Her-Menuetics on “Becky,” and Randy Elrod who has also written a book on my list to read called “Sex, Lies and Religion.”

If you read the above blog post from Her-Menuetics you know they refer to “Becky.”  She’s basically the demographic who buy’s the most Christian music.  She’s the 30-40 something year old woman. 

She’s also probably the biggest instigator of families attending church on a regular basis.  So “Becky” sits in our pews every Sunday.

I AM BECKY!  And “Becky,” from what they’re saying is jealous of “Becky.”  Are you “Becky?”

Why is this happening?  Why can’t we support other women?  I don’t think it’s because we all want to be singers or speakers?  Maybe it’s because many of us stay at home and have un-met career goals.  Or maybe we have to work in a mindless job and we hate it because at one time we had dreams and the thought of listening to “Becky” singing sweet melodies and fulfilling her dreams while we drive our commute home makes us want to gag.  So instead we listen to Joe. 

There is a constant tension between those women that work and those that don’t.  The grass is greener on the other side, so maybe this is why “Becky” can’t listen to “Becky?”

All I know, is that I want this undercurrent of socially acceptable gender prejudice to STOP.  I know, there are a handful of you that may read me and you don’t agree with women in positions of leadership.  And that’s fine.  You probably won’t like this thread of blog posts every Friday.  But do me a huge favor.  Please.  Read this book and then decide. (It’s four views on women in ministry written from 4 different perspectives.)

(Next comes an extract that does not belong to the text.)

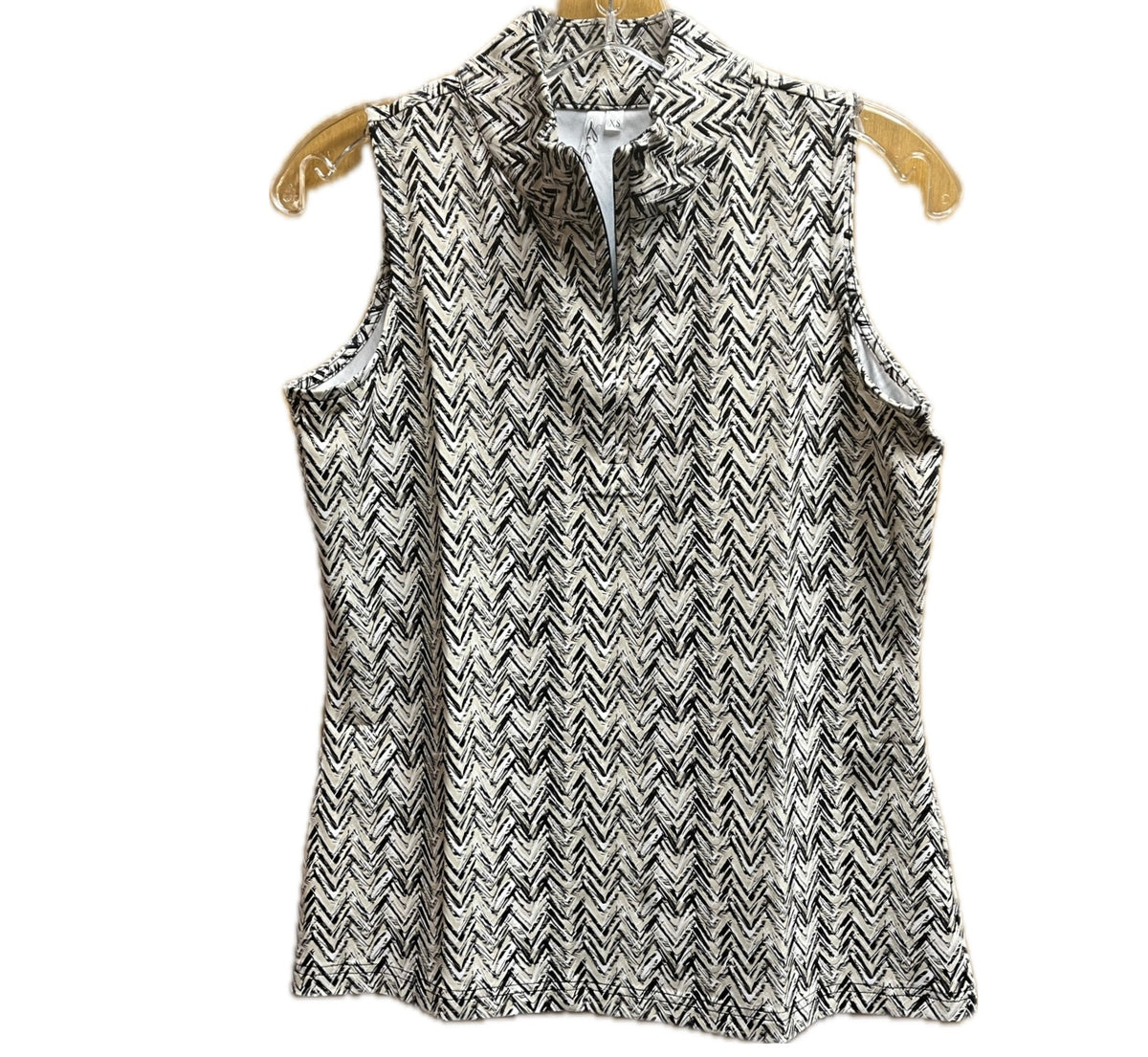 Sleeveless Zip Front Top-Safari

I want my daughters to live fully this passage in Galations 3:28-29: “In Christ’s family there can be no division into Jew and non-Jew, slave and free, male and female. Among us you are all equal. That is, we are all in a common relationship with Jesus Christ. Also, since you are Christ’s family, then you are Abraham’s famous “descendant,” heirs according to the covenant promises.”

And I NEED Christian women in music and ministry as role-models for my girls.

So from here on out I’m calling my Friday posts “Viva La Femme Friday.”  I’m going to write about gifted women every Friday.  Musicians, writers, pastors, bloggers, survivors, whatever.  I’m going to find serious speakers, not the “fru-fru, throw a feather boa around my neck while I break out in show tune hymns, kind of speaker,” or the latest Christian Miss America, but the serious, theologically trained or relevant speakers like Anne Jackson or Beth Jones.  That’s my plan.  It’s the best way I know how to change this crazy anti-women trend in the church.  I need a positive outlet.  So it’s all woman, every Friday.  Women who God has gifted and how they are making a positive difference. 

And here’s how you can help me.  Make comments!  If you have a great new female author or musician you think others would like, please share it!  Let us know, give us links, so we can purchase and support other women!

Let’s stop being  jealous of “Becky” and start cheering “Becky” on.  This is for our daughters ladies.  This is for my Charis and Meleah.  So that someday they won’t ever have to think twice about following their calling.  That we won’t limit their potential for good.

What do you think?  What do you think can be done to change this issue in the church?  Can we change things like the classical music industry did?